La première banque privée allemande, Deutsche Bank, a amorcé jeudi le revirement stratégique annoncé en avril après la rupture de son projet de fusion avec Dresdner Bank, avec le regroupement de ses activités de banque de détail européennes. Lorsque Deutsche et sa concurrente Dresdner avaient présenté en mars leur projet d'union, il n'était guère question que de banque d'investissement, et le groupe fusionné comptait se retirer presque complètement du marché de banque de détail jugé peu dynamique en Allemagne. Jeudi, Deutsche Bank a annoncé qu'elle allait rassembler ses activités de banque de détail en Europe sous le toit de sa filiale allemande Deutsche Bank 24. Ces informations ont été données lors d'une conférence de presse sur les résultats semestriels de Deutsche Bank, résultats qualifiés de records: le bénéfice net sur six mois a en effet progressé de 114,6% à 3,78 milliards d'euros et le résultat imposable a atteint 4,885 milliards (+118,8%).

La nouvelle entité comptera 21 000 employés, 10,5 millions de clients et 2000 agences. Il s'agit de transposer dans six autres pays européens – Italie, Espagne, France, Portugal, Belgique et Pologne – le concept actuellement appliqué en Allemagne, et qui s'adresse surtout aux particuliers dotés de patrimoine.
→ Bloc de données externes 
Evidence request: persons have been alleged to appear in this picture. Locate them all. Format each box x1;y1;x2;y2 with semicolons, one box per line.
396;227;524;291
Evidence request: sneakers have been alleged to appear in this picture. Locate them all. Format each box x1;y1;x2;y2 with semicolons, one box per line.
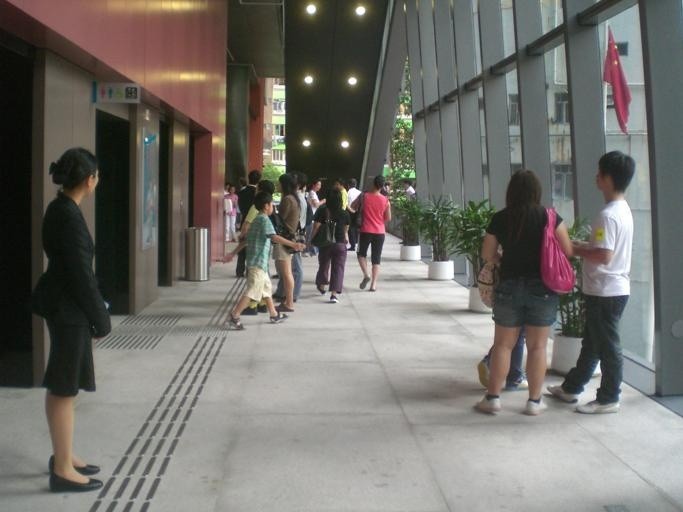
476;358;618;415
229;276;371;330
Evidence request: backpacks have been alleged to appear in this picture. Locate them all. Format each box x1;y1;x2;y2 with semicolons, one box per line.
476;244;503;307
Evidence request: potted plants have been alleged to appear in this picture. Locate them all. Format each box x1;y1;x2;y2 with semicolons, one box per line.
447;198;495;314
391;191;422;260
419;193;458;281
551;215;593;377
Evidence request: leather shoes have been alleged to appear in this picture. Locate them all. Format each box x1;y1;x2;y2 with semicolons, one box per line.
49;472;102;491
49;456;99;475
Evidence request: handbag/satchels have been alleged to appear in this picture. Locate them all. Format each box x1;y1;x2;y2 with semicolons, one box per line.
283;228;304;253
354;212;361;227
269;205;289;243
311;219;336;247
540;208;575;294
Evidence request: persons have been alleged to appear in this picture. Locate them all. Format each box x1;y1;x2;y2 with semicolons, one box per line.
546;152;636;413
29;147;111;492
474;168;572;416
478;324;530;392
402;179;417;201
222;169;391;330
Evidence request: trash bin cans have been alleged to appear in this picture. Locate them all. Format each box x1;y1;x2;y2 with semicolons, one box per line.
184;227;209;281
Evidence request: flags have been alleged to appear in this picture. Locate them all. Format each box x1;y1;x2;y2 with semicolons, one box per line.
602;24;633;135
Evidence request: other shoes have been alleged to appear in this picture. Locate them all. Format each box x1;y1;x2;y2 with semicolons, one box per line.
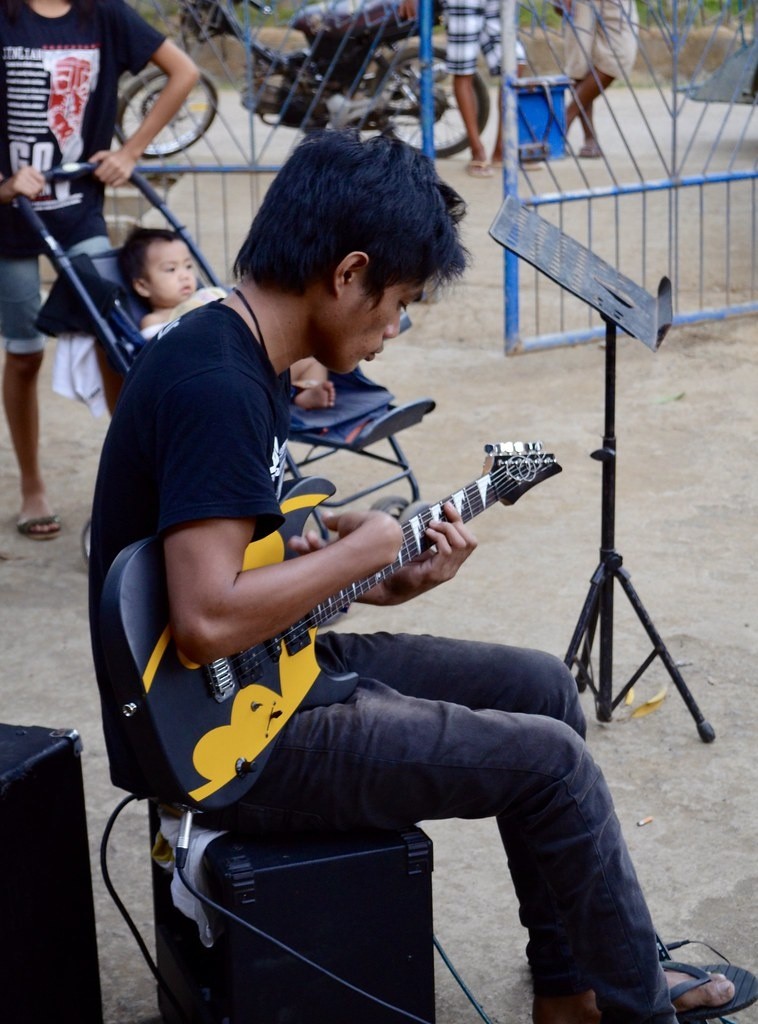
580;145;601;157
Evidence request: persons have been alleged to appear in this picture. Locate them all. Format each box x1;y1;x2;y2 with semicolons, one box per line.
0;0;202;543
552;0;639;157
118;229;337;409
88;128;758;1024
445;0;542;175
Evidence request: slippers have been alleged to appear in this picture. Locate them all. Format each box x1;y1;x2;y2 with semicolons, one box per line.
17;516;63;540
659;960;758;1020
469;160;493;178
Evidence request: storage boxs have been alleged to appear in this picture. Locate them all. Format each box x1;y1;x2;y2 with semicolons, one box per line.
514;75;575;160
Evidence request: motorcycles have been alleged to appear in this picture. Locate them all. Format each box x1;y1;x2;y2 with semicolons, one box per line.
111;0;492;160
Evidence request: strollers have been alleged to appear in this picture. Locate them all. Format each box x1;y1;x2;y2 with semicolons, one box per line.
16;162;437;542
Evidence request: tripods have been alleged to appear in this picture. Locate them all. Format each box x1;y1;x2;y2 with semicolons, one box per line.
486;196;716;743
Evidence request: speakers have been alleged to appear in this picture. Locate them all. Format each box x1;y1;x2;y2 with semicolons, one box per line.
0;723;104;1024
149;800;436;1024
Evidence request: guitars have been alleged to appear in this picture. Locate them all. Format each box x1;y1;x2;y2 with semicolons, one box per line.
103;441;563;810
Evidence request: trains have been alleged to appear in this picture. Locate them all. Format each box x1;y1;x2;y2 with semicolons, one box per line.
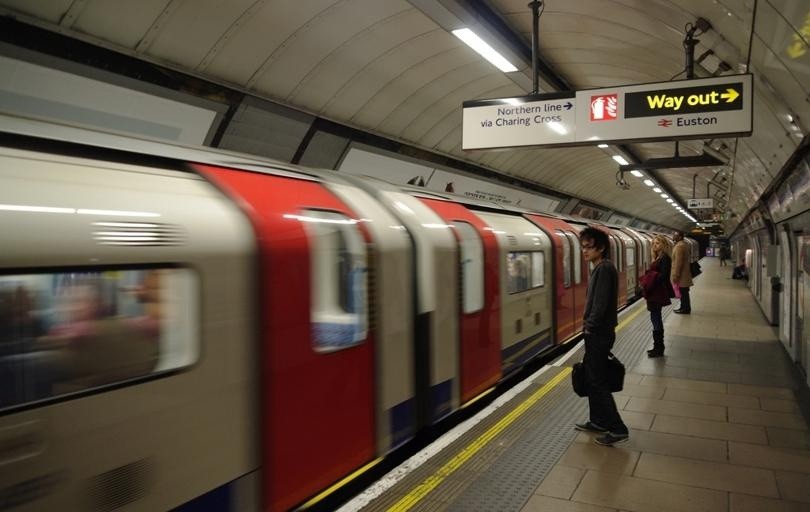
0;110;700;511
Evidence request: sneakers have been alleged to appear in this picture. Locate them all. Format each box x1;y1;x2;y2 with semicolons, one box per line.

Deutsche Bank n'a livré aucun calendrier pour ses projets, se contentant de dire qu'elle espérait 13,5 millions de clients en 2004, et un bénéfice opérationnel à environ 1 milliard d'euros, contre 400 millions d'euros attendus en 2000.

Retour à l'ancienne stratégie

Au lendemain de la rupture entre Deutsche et Dresdner, incapables de s'entendre sur le secteur de la banque d'affaires, Rolf Breuer, patron de Deutsche Bank, avait annoncé un retour à l'ancienne stratégie de la banque. Celle-ci, basée sur le développement de Deutsche Bank 24, et de la banque d'investissement grâce à la banque britannique Deutsche Morgan Grenfell et l'américaine Bankers Trust, n'était «pas fausse», avait-il martelé. Interrogé sur ce point lors de la conférence, Rolf Breuer a affirmé qu'«il n'a jamais été question de vendre les activités de banque de détail dans le cadre de la fusion, et de ce fait, il n'y a pas de changement de concept. C'est un malentendu», a-t-il dit.

Certaines idées soulevées à l'époque sont d'ailleurs toujours d'actualité, comme celle de «coopération» de Deutsche Bank 24 avec un autre groupe. Allianz est ainsi toujours sur les rangs pour entrer au capital de Deutsche Bank 24. Mais l'assureur n'est visiblement plus le seul: l'établissement allemand parle notamment avec des groupes français, a-t-on précisé sans livrer de noms. Le partenaire idéal, selon Rolf Breuer, «ne doit pas être un simple passager, il doit apporter de la valeur ajoutée», sous forme de clients supplémentaires, de partage de coûts ou de positionnement géographique. Les activités de banque de détail sont profitables, a-t-il souligné pour appuyer ses exigences. Une entrée en Bourse de Deutsche Bank 24 est également toujours à l'étude.